Mr. Kirch’s lawsuit comes a month after a German appeals court confirmed a lower court’s ruling that former Deutsche Bank CEO Rolf Breuer, who is also named in Mr. Kirch’s lawsuit, violated client confidentiality rules when he questioned KirchGroup’s credit worthiness on Bloomberg TV in 2002.
That interview and charges that Liberty and Deutsche Bank officials held secret meetings to plan the dismantling of KirchGroup are key elements of Mr. Kirch’s theory that Liberty and Deutsche Bank conspired to bring down his company.
A Liberty spokesman did not respond to a request
for comment, and a Deutsche Bank spokesman could not be reached Thursday afternoon.
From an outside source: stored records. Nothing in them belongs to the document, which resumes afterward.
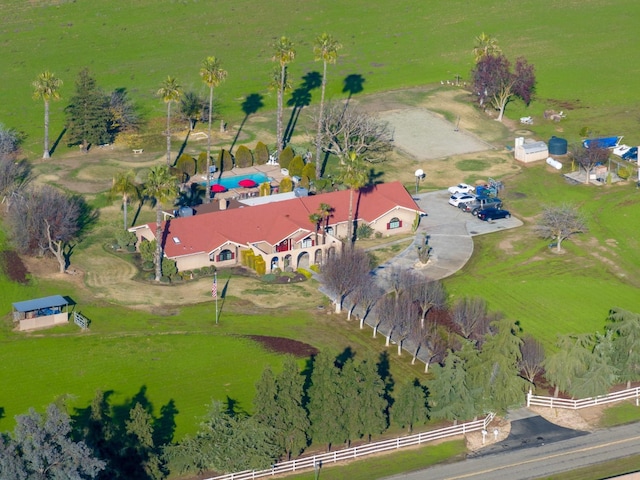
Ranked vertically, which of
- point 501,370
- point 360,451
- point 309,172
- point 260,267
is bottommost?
point 260,267

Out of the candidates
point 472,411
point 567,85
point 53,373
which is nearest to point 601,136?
point 567,85

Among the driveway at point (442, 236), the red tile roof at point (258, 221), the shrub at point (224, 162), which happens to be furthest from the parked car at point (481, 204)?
the shrub at point (224, 162)

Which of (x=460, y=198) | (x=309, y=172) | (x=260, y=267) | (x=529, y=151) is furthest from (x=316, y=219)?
(x=529, y=151)

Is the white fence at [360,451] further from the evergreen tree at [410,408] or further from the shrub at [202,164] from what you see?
the shrub at [202,164]

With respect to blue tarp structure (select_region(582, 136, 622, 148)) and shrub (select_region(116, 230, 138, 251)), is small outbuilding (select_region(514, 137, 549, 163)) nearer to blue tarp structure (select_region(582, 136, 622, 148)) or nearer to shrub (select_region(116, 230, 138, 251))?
blue tarp structure (select_region(582, 136, 622, 148))

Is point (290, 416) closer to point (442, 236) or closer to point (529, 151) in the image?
point (442, 236)
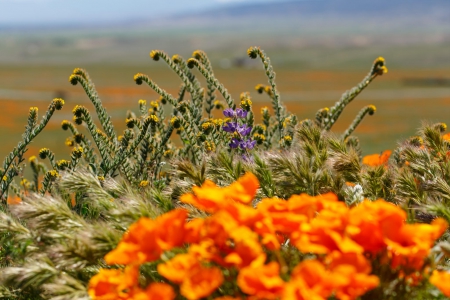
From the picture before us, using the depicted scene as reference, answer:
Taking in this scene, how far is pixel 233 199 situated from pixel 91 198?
522 millimetres

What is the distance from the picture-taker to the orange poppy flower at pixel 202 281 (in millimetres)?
1447

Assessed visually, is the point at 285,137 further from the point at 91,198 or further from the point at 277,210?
the point at 277,210

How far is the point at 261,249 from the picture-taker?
5.29ft

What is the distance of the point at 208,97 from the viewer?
3539 mm

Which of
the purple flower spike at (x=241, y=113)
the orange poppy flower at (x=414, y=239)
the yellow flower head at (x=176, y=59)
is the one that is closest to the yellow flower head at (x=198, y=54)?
the yellow flower head at (x=176, y=59)

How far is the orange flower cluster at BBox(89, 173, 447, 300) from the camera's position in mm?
1440

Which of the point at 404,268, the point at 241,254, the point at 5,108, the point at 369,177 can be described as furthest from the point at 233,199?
Answer: the point at 5,108

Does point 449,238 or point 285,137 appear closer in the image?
point 449,238

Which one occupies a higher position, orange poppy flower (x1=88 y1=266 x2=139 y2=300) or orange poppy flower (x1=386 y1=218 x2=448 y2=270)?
orange poppy flower (x1=386 y1=218 x2=448 y2=270)

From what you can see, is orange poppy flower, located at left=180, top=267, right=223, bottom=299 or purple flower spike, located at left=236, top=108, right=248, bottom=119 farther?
purple flower spike, located at left=236, top=108, right=248, bottom=119

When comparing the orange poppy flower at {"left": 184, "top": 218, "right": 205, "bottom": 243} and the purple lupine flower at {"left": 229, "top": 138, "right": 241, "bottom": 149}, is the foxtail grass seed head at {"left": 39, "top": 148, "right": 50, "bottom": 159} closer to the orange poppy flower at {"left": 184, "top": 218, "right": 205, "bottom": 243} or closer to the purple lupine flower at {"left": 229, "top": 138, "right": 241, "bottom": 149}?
the purple lupine flower at {"left": 229, "top": 138, "right": 241, "bottom": 149}

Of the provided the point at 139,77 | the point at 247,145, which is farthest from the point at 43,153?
the point at 247,145

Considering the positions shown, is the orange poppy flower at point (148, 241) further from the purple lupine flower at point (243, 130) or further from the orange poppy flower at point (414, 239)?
the purple lupine flower at point (243, 130)

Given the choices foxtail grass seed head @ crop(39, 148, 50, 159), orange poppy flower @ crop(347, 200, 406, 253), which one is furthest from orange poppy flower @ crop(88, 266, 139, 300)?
foxtail grass seed head @ crop(39, 148, 50, 159)
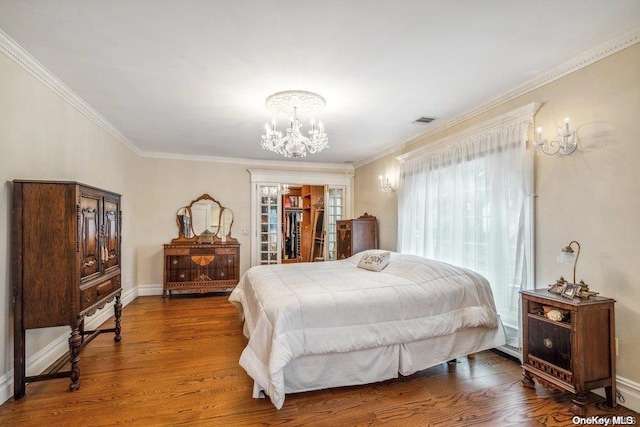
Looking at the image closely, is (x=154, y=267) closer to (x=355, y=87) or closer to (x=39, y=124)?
(x=39, y=124)

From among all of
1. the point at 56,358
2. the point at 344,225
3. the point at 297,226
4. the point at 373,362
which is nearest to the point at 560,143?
the point at 373,362

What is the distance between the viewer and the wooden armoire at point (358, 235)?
5.30 m

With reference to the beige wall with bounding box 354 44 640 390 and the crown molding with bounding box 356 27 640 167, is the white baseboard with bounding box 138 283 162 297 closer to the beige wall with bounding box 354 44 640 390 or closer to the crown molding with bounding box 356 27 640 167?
the crown molding with bounding box 356 27 640 167

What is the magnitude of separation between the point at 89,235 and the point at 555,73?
13.7ft

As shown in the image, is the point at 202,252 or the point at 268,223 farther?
the point at 268,223

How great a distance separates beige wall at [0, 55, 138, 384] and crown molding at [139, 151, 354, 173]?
5.50 feet

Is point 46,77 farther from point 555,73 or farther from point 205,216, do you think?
point 555,73

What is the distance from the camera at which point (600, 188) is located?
2293 millimetres

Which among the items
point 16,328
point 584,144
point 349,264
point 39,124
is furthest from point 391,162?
point 16,328

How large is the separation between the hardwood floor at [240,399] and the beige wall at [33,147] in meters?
0.49

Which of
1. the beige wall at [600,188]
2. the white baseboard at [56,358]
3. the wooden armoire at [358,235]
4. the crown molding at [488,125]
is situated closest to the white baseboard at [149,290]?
the white baseboard at [56,358]

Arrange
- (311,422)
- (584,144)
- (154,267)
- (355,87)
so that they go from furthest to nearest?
(154,267) → (355,87) → (584,144) → (311,422)

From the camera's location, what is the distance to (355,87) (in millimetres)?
2893

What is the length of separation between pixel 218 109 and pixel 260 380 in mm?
2721
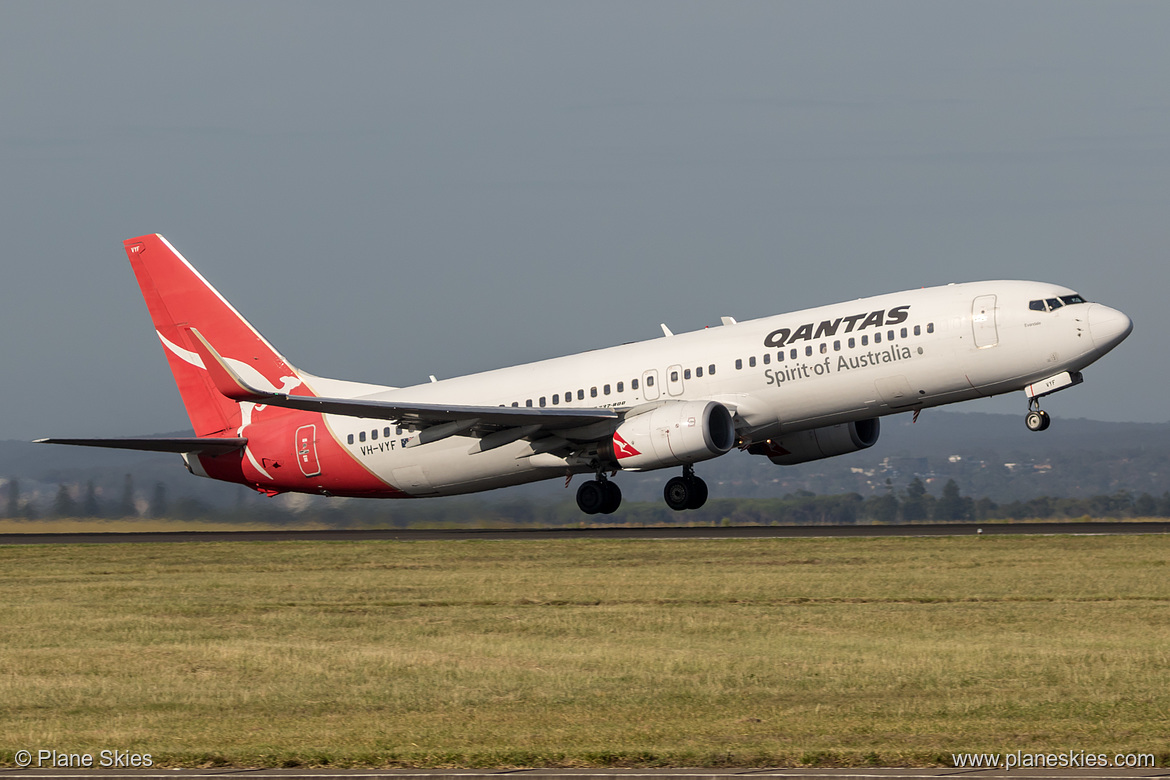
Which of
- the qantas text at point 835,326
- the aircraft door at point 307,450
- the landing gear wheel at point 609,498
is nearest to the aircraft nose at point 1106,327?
the qantas text at point 835,326

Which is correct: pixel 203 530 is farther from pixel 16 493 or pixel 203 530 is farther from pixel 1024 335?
pixel 1024 335

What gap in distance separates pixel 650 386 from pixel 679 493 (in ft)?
11.5

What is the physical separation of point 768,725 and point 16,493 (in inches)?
1698

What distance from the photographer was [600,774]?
35.1 feet

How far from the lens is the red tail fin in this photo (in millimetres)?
44969

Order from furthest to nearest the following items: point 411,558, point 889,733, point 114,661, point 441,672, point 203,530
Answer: point 203,530 → point 411,558 → point 114,661 → point 441,672 → point 889,733

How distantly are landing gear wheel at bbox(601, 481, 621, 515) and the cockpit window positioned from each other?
13.1 m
Exec Shuffle at Granada: Paul Jackson and Stephen Davis have been appointed to top management positions at the newly formed U.S.-based production outfit Granada America, the company announced today. Mr. Jackson, currently director of international production at Granada, is appointed CEO; Mr. Davis, president and CEO of Carlton America, has been appointed president, Granada America.
Granada America combines Granada Entertainment USA, Granada USA New York and Carlton America. The company produced ABC’s “I’m a Celebrity-Get Me Out of Here!” and has completed production on a six-part reality series, “American Princess,” for NBC.
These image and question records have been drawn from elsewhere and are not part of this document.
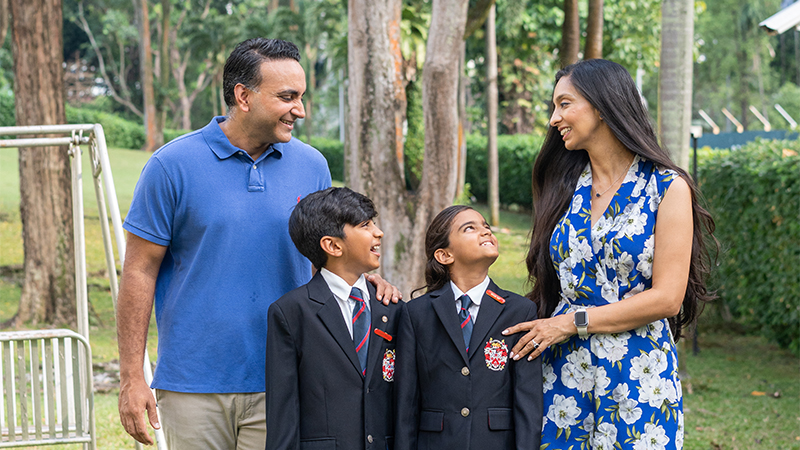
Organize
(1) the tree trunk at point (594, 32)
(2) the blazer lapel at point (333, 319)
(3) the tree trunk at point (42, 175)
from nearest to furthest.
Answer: (2) the blazer lapel at point (333, 319), (1) the tree trunk at point (594, 32), (3) the tree trunk at point (42, 175)

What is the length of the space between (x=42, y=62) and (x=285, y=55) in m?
6.98

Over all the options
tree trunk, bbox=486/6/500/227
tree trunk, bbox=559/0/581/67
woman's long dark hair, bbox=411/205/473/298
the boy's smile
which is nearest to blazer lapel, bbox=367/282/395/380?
the boy's smile

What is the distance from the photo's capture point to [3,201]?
1688 centimetres

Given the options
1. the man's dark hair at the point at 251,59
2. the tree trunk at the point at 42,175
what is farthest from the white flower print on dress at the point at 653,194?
the tree trunk at the point at 42,175

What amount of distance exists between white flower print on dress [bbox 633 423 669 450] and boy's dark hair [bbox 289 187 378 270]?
42.4 inches

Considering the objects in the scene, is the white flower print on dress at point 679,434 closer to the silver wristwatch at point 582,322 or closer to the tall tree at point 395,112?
the silver wristwatch at point 582,322

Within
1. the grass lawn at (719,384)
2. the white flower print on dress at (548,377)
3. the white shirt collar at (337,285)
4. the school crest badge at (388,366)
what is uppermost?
the white shirt collar at (337,285)

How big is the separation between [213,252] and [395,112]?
10.2 ft

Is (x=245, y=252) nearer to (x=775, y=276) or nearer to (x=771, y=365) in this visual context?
(x=775, y=276)

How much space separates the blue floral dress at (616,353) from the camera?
2373 mm

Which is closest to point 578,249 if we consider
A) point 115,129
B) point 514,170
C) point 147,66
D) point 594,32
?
point 594,32

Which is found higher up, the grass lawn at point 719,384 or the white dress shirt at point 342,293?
the white dress shirt at point 342,293

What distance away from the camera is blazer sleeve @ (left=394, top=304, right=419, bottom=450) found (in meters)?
2.39

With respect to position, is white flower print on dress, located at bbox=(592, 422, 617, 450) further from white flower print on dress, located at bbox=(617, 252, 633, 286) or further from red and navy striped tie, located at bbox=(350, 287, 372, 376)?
red and navy striped tie, located at bbox=(350, 287, 372, 376)
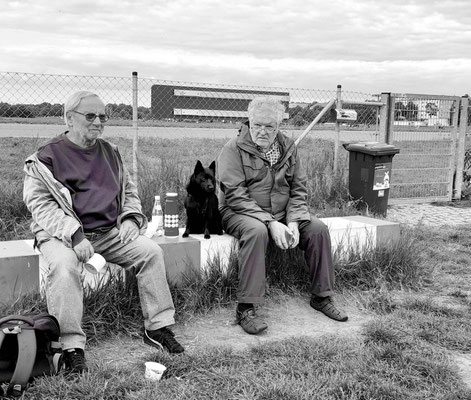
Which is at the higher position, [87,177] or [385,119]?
[385,119]

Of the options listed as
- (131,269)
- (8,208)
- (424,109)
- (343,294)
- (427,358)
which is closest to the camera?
(427,358)

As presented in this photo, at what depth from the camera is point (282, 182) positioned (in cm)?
452

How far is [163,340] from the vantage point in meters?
3.48

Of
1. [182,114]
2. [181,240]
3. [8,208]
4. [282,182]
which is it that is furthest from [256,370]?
[182,114]

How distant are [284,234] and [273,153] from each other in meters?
0.74

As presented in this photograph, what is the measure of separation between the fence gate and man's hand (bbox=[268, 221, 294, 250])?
17.0 feet

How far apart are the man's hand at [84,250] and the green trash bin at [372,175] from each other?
5178 millimetres

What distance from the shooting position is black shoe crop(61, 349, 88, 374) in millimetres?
3045

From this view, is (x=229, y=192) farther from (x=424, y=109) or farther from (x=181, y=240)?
(x=424, y=109)

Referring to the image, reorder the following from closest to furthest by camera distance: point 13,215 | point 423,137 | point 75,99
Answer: point 75,99 < point 13,215 < point 423,137

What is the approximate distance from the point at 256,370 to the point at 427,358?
105 centimetres

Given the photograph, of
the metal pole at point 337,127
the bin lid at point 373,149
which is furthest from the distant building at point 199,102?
the bin lid at point 373,149

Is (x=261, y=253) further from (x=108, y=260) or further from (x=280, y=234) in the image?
(x=108, y=260)

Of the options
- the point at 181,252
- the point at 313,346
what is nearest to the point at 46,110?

Tribune Stations Pick Up ‘Home Delivery’: The Tribune station group has made its first key first-run purchase for the season, picking up “Home Delivery” for fall 2004. Tribune Entertainment will team with Universal Domestic Television to produce the strip, a one-hour series the producers say will deliver “compelling personal stories that culminate in dramatic physical and emotional transformations.” The selection of the program fulfills an agreement between Tribune and Universal announced last year.
“By marrying successful elements of daytime talk with the enormously popular lifestyle format, we believe we have created a concept that will break through with viewers and give a new look to the stories that have traditionally worked well in daytime,” said UDT President Steve Rosenberg.
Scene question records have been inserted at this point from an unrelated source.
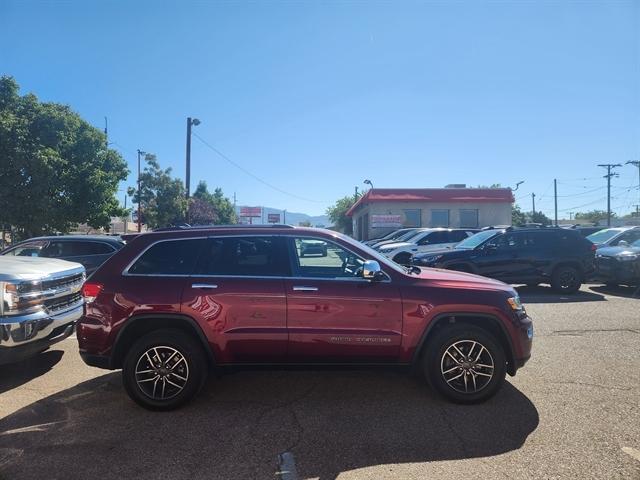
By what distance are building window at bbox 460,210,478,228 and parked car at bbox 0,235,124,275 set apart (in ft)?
89.9

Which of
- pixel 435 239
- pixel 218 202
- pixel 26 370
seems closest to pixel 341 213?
pixel 218 202

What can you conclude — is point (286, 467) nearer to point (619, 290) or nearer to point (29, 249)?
point (29, 249)

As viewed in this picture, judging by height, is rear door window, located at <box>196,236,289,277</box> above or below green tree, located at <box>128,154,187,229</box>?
below

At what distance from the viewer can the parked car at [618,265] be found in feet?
36.2

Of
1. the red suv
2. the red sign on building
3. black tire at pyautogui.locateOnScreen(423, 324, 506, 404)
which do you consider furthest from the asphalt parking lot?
the red sign on building

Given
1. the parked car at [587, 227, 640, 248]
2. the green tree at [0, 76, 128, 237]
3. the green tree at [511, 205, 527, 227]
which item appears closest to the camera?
the parked car at [587, 227, 640, 248]

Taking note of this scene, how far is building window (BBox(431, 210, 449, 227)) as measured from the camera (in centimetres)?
3278

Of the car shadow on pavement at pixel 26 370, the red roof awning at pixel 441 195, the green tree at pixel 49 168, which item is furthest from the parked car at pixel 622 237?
the green tree at pixel 49 168

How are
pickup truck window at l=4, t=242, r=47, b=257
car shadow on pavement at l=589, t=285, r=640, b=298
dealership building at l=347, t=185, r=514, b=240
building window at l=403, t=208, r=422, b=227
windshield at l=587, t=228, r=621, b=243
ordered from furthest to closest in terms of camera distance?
1. building window at l=403, t=208, r=422, b=227
2. dealership building at l=347, t=185, r=514, b=240
3. windshield at l=587, t=228, r=621, b=243
4. car shadow on pavement at l=589, t=285, r=640, b=298
5. pickup truck window at l=4, t=242, r=47, b=257

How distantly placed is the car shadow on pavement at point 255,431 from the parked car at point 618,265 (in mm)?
8655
Tribune’s station group will serve as the primary launch platform for the series, which has been cleared on Tribune’s 26 stations, reaching nearly 40 percent of the United States. The company’s station group includes WPIX-TV in New York, KTLA-TV in Los Angeles and WGN-TV in Chicago and includes eight of the top 10 and 13 of the top 20 markets. Universal will handle station sales and Tribune Entertainment will sell national advertising time in the program, which will be sold on a cash-plus-barter basis.